Revista Proceso 1923, a 7 de septiembre de 2013;
La Junta Militar no se conformó con la muerte del presidente Salvador Allende. Intentó borrar todo indicio que lo recordara. Saqueó su vivienda y ordenó para sus restos unos funerales secretos y una tumba sin nombre. Al mismo tiempo desató el terror y sumió a su país en una pesadilla… El periodista Julio Scherer García, fundador de Proceso, reconstruye pasajes que dan cuenta de las horas aciagas del golpe militar. Estos episodios aparecen en sus libros Pinochet, vivir matando (Nuevo Siglo-Aguilar) y El perdón imposible. No sólo Pinochet (Fondo de Cultura Económica), de los cuales se reproducen los siguientes fragmentos.

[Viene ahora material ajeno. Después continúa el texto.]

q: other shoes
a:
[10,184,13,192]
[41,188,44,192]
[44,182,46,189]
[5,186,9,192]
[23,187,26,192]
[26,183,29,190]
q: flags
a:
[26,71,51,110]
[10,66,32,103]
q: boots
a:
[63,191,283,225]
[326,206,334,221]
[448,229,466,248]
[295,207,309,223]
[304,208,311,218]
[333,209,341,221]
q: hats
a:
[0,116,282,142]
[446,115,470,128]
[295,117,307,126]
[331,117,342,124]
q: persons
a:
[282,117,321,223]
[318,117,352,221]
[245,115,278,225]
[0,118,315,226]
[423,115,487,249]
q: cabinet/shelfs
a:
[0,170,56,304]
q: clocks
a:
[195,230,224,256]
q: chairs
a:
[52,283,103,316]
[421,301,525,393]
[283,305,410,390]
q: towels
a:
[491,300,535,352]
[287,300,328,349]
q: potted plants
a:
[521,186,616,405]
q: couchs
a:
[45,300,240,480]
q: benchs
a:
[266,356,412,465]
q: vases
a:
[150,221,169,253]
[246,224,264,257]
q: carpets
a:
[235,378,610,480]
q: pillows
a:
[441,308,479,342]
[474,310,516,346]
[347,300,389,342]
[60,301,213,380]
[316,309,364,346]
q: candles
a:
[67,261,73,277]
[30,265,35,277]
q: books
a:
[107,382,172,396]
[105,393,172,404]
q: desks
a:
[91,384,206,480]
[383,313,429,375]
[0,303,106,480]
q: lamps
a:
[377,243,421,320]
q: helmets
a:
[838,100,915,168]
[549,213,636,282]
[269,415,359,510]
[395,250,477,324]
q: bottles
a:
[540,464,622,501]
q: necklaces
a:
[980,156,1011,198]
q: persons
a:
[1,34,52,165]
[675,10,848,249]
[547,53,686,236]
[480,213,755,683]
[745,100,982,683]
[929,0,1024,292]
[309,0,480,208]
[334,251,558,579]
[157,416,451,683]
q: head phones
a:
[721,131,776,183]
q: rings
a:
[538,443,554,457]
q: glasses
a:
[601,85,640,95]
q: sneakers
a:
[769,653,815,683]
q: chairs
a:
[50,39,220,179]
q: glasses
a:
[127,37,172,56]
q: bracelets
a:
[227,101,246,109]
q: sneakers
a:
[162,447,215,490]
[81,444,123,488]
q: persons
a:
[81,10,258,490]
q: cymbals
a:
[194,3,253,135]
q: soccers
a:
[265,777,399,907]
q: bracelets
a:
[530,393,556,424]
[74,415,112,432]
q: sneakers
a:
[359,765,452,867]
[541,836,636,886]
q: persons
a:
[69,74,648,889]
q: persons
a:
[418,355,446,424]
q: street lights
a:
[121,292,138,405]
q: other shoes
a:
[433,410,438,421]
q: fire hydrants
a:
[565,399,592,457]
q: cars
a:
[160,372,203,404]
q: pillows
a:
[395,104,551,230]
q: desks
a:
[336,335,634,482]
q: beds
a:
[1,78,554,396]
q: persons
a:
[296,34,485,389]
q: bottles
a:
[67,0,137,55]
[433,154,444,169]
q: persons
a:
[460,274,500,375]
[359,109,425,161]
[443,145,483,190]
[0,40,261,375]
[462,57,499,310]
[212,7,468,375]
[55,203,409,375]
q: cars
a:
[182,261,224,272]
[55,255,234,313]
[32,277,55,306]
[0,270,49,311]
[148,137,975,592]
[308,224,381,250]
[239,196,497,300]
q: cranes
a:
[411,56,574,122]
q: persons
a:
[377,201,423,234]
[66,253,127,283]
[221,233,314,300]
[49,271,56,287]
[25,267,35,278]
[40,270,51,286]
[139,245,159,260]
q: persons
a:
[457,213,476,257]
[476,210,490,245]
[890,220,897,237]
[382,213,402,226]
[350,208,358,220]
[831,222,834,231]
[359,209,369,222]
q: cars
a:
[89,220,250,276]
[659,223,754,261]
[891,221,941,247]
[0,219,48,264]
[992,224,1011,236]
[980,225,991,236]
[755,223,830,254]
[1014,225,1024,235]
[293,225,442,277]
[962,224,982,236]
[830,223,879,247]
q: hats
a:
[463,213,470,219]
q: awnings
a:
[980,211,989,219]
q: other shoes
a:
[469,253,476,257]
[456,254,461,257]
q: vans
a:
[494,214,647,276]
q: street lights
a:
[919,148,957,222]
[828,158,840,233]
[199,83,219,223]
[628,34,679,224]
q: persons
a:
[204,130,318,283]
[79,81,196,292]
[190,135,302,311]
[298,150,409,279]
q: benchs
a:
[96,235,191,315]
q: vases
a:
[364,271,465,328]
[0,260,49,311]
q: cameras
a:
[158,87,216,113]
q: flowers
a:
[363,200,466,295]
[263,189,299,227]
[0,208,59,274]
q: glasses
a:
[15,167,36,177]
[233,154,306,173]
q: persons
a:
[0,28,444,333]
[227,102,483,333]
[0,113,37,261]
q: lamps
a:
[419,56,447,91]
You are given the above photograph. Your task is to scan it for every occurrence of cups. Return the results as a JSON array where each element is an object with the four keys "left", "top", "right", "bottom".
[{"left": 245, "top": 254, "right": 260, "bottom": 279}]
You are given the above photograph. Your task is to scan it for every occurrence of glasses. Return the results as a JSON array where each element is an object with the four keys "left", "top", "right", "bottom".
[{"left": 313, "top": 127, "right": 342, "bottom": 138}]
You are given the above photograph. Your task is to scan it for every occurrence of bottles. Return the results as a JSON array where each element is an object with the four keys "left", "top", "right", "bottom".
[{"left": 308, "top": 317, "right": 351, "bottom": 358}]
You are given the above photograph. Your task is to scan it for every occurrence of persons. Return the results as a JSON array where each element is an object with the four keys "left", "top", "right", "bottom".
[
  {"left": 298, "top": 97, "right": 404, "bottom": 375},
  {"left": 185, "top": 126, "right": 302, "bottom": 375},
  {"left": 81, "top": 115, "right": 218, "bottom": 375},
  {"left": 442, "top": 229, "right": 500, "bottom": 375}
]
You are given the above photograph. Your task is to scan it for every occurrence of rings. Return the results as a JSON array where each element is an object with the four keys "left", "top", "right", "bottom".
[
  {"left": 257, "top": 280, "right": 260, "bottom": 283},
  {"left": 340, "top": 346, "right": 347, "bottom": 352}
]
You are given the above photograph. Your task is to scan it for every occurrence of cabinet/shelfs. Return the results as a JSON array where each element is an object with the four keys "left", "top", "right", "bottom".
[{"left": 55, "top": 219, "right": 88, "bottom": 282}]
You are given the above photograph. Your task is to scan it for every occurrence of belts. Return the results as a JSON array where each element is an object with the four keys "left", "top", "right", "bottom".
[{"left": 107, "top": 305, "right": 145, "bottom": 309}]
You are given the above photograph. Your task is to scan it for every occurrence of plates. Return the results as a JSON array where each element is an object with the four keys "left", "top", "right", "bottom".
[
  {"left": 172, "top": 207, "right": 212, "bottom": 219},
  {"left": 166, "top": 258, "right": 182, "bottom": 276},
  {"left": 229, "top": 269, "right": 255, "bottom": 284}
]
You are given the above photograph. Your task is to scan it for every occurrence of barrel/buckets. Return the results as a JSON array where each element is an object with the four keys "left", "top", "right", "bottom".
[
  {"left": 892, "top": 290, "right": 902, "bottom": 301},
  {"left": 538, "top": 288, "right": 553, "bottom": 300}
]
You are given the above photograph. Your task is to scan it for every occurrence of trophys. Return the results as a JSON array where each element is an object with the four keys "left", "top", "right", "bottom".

A media mañana del 11 de septiembre de 1973, el presidente Salvador Allende habló por última vez a sus hijas, a sus colaboradores más cercanos, a sus íntimos:
Les agradezco a todos la lealtad y la cooperación que siempre me han prestado, pero quiero decirles que no debe haber víctimas inútiles. La mayoría de ustedes son jóvenes, tienen mujer e hijos pequeños. Tienen un deber con ellos y con el pueblo de Chile. No es éste el último combate. Habrá muchas jornadas futuras en que serán necesarios. A las compañeras no les pido, sino les ordeno que abandonen La Moneda. A los compañeros que no tienen tareas que cumplir, o no tienen, o no saben usar armas, les pido que salgan ahora, que tienen todavía posibilidades de hacerlo. Algunos deberán contar lo que ha ocurrido.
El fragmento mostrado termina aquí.